-- START OF Data extract --

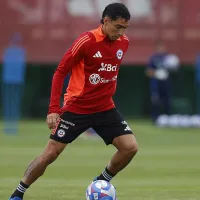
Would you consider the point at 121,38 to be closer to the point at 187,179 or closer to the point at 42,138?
the point at 187,179

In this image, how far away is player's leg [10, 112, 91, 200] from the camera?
1053 centimetres

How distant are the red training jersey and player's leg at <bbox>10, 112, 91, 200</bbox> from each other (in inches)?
4.4

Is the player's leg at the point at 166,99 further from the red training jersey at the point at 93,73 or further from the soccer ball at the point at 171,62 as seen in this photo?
the red training jersey at the point at 93,73

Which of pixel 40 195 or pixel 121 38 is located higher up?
pixel 121 38

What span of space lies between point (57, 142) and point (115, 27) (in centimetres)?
154

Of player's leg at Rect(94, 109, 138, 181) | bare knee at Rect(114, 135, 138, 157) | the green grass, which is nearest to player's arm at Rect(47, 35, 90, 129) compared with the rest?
player's leg at Rect(94, 109, 138, 181)

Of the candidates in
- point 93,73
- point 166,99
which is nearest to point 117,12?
point 93,73

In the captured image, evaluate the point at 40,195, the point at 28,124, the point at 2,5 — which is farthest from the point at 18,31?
the point at 40,195

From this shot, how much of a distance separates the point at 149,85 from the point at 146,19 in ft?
9.09

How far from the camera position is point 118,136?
35.5 feet

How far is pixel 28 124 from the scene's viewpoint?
1105 inches

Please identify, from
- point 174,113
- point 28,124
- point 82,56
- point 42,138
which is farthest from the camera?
point 174,113

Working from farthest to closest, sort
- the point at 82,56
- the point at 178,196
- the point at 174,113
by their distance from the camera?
the point at 174,113, the point at 178,196, the point at 82,56

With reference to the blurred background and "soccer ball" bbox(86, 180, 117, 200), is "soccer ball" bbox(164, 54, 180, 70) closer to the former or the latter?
the blurred background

-- END OF Data extract --

Swap "camera" for "lens" throughout the stretch of the listing from the line that contains "From this shot, how" through the end of the listing, leaving everything else unchanged, and return only those lines.

From this shot, how much of a distance separates the point at 149,85 from the point at 146,19 in ft?
9.09

How far from the lens position is point 118,136?
35.5 feet

How far is pixel 28 124 from the scene's viewpoint?
1105 inches

Please identify, from
- point 174,113
- point 28,124
- point 82,56
- point 42,138
which is farthest from the lens?
point 174,113

Working from farthest to closest, sort
- the point at 82,56
- the point at 178,196
- the point at 174,113
by their distance from the lens?
the point at 174,113, the point at 178,196, the point at 82,56

With reference to the blurred background and "soccer ball" bbox(86, 180, 117, 200), is "soccer ball" bbox(164, 54, 180, 70) closer to the former or the latter?
the blurred background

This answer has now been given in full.